There was a boy who lived on a hill where nothing grew but rocks. Every morning he'd walk down to the town below, where the bakery smelled of butter and yeast and the shopkeeper's son played violin badly through an open window. The boy never spoke to anyone. He'd buy bread, a single apple, and walk back up.

One afternoon he found a seed lodged between two stones near his house. He didn't know what kind. He watered it anyway, carrying buckets from the well a half-mile down. Weeks passed. Nothing happened. He kept watering.

A girl from the town followed him one day. She'd seen him every morning for years, always silent, always alone. She asked why he climbed all the way up here when there were empty houses below. He said, "The quiet is different up here. It doesn't press on you."

She sat on a flat rock and watched him pour water over the seed that wouldn't grow. "What if it never comes up?" she asked.

"Then I'll have watered a stone for a month," he said. "That's not the worst thing."

She came back the next week. Then the week after. She brought seeds of her own—carrots, mint, something she called "moon lettuce" though he'd never heard of it. They planted them between the rocks, in tiny pockets of dirt they scraped together. Most of them died. A few didn't.

One morning, six months later, the original seed split the stone and pushed through. A pale green shoot, thin as thread. The boy stood there for a long time, just looking at it. The girl arrived an hour later and found him still standing there.
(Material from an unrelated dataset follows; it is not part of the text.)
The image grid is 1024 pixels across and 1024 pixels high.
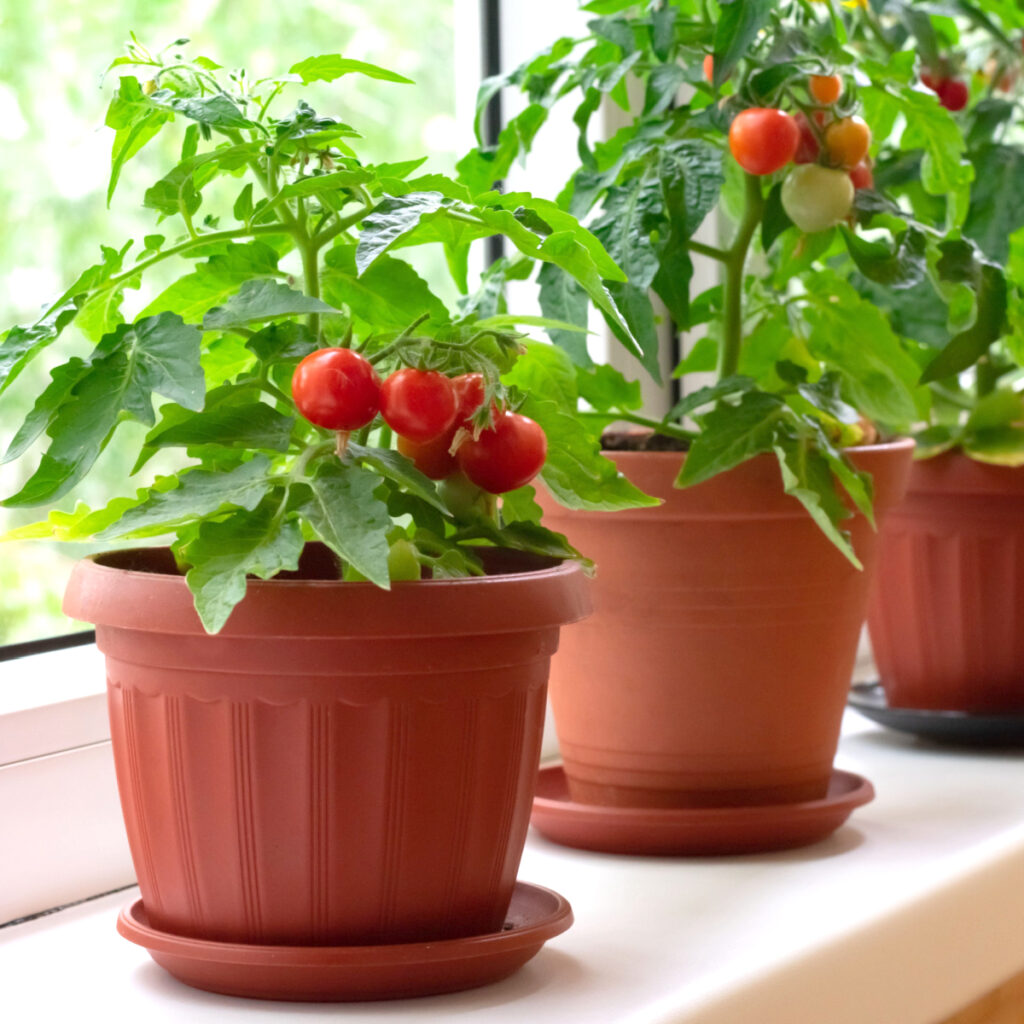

She didn't ask why. She just sat down and waited with him.

By autumn, they had a garden. Not much—a handful of vegetables, a patch of wildflowers that smelled like pepper and honey. The townspeople started walking up sometimes, not for the garden, but because the hill didn't feel as remote anymore. The boy still didn't talk much. But when he did, people listened. His words had the weight of someone who'd spent a long time alone with stones and seeds and the difference between watering something and giving up.

The girl asked him once, late in the season, what he'd learned from all of it. He thought for a while. Then he said, "That waiting isn't the same as doing nothing."

She smiled. "Is that all?"

"No," he said. "But it's enough for today."